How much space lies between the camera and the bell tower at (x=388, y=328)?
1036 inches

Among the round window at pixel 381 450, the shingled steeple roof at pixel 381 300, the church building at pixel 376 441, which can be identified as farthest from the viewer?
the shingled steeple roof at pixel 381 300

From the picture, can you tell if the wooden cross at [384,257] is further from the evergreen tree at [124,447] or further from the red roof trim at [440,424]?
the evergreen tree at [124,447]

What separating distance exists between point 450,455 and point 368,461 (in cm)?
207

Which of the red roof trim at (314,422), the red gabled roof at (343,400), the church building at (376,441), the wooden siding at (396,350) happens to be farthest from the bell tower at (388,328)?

++++

— Your task —
Please copy every one of the lines above word for word, in the same order.

— Solved problem —
How much space lies between the camera and the bell tower at (x=388, y=328)?
1036 inches

Among the round window at pixel 381 450, the shingled steeple roof at pixel 381 300, the church building at pixel 376 441, which can be identified as farthest from the viewer?
the shingled steeple roof at pixel 381 300

From the picture, can you tell if the wooden cross at [384,257] is further from the evergreen tree at [124,447] or further from the red roof trim at [440,424]?
the evergreen tree at [124,447]

What separating distance exists between point 450,455 and point 368,461 (in cm)?
207

Which of the red roof trim at (314,422), the red gabled roof at (343,400), the church building at (376,441), the wooden siding at (396,350) happens to be farthest from the bell tower at (388,328)?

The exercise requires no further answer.